We were supposed to have dinner and ‘reconnect’, whatever that means, but five minutes into the dinner and I knew how the night would end. And I was right. Yeah, yeah, I know… I kinda provoked it, but so what? It’s not like it’s going to happen again.

Did I enjoy it? Yup. Was it the best sex of my life? You can bet it was. But all that doesn’t mean I’ll allow myself to be dragged into a forbidden relationship. He’s my stepfather, after all. I haven’t forgotten about that.

The way I see it, that night with Magnus was just a one time thing. And now that I’ve scratched that itch, I can focus on the task at hand and—wait, did you hear that? Someone’s knocking at the door.

I place my laptop on the coffee table in front of me and get up from the couch; I make my way toward the door, stretching my arms as I go. Who the hell can it be this late? I don’t think Laurel’s pissed enough to drive all the way to my apartment. At least I hope not. My mother might be, though. That woman loves to fight as much as she loves her Louis Vuitton bags.

I open the door, sighing and waiting to see my mother standing in the doorway. But she isn’t there; it’s someone else entirely.

“Busy?” Magnus asks me, taking one step toward me and placing one arm around my waist. He pulls me into him and, without waiting for a reply, leans in and crushes his lips on mine.

Remember when I told you that what happened between Magnus and I was just a one-time thing?

I think I might have lied.

Penny

“Hello, daddy,” I say, and I can feel my smile spreading across my face. Even if I didn't want it to be there, it is.

Just like the wetness in my panties when I see his smile.

I follow his eyes as they travel over me. Magnus likes what he sees. I’m his stepdaughter. Or I was. And when he looks at me, well, he’s not thinking of me as his little baby girl the way the rest of the world thinks he should. But me? I’m very happy to be the impetus for that fine slab of cock stabbing at his trousers in way that looks almost painful. Really, I’m already licking my lips when I think about freeing the beast.

“Penny,” Magnus growls low in his throat. His lips close over mine before I have time to think or do anything but kiss him back. I could've resisted a moment later, had I wanted to. But the instant my senses understood his touch I'm overcome by my own lust. Our lips press together fervently. This is not a gentle kiss. It is not a request for sex, not a request for love. It's a demand for me to be all his.
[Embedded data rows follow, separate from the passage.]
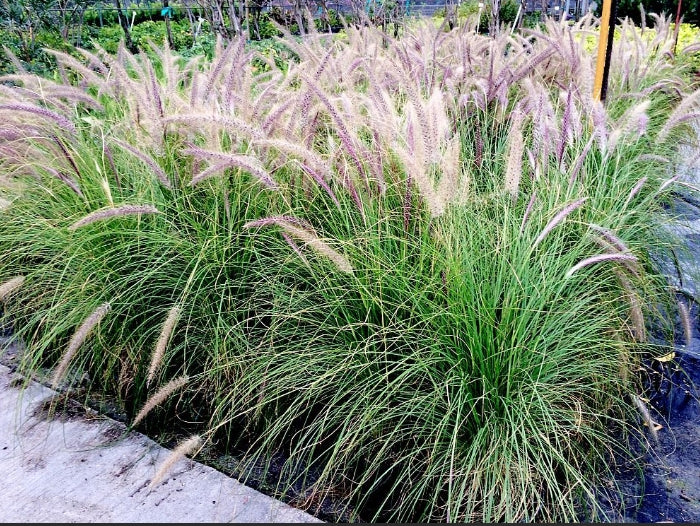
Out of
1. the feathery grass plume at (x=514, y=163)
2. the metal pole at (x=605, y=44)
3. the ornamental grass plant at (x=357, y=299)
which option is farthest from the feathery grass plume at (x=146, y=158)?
the metal pole at (x=605, y=44)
I have no issue with that. Whatever I have to give, I want him to take. Magnus kisses with such power that I know my lips will be bruised, stinging long after his lips find purchase elsewhere on my body. I taste his breath, expensive wine and the rich flavor of a sensual man. There’s no boyish booze, no tawdry cheap tastes to be had. His mouth is smooth as the silk that peaks from his suit pocket squares. Magnus’s scent fills my nose, the masculine scent of power and something primal, like a fire at night and the woods at dusk. His lips dance over mine; his tongue caressing me with a delicate yet possessive nature that sends shivers through my body. His hands close over and pull me up to him; Magnus is much taller than me and lifts me off the ground so that he can kiss me deeper.

Finally, leaving me gasping but not releasing me so that my feet are flat on the ground — I’m like a ballerina locked in a form — Magnus breaks the kiss. “I need my cock buried in your sweet pussy, now,” he says in a voice like a wave crashing over my body.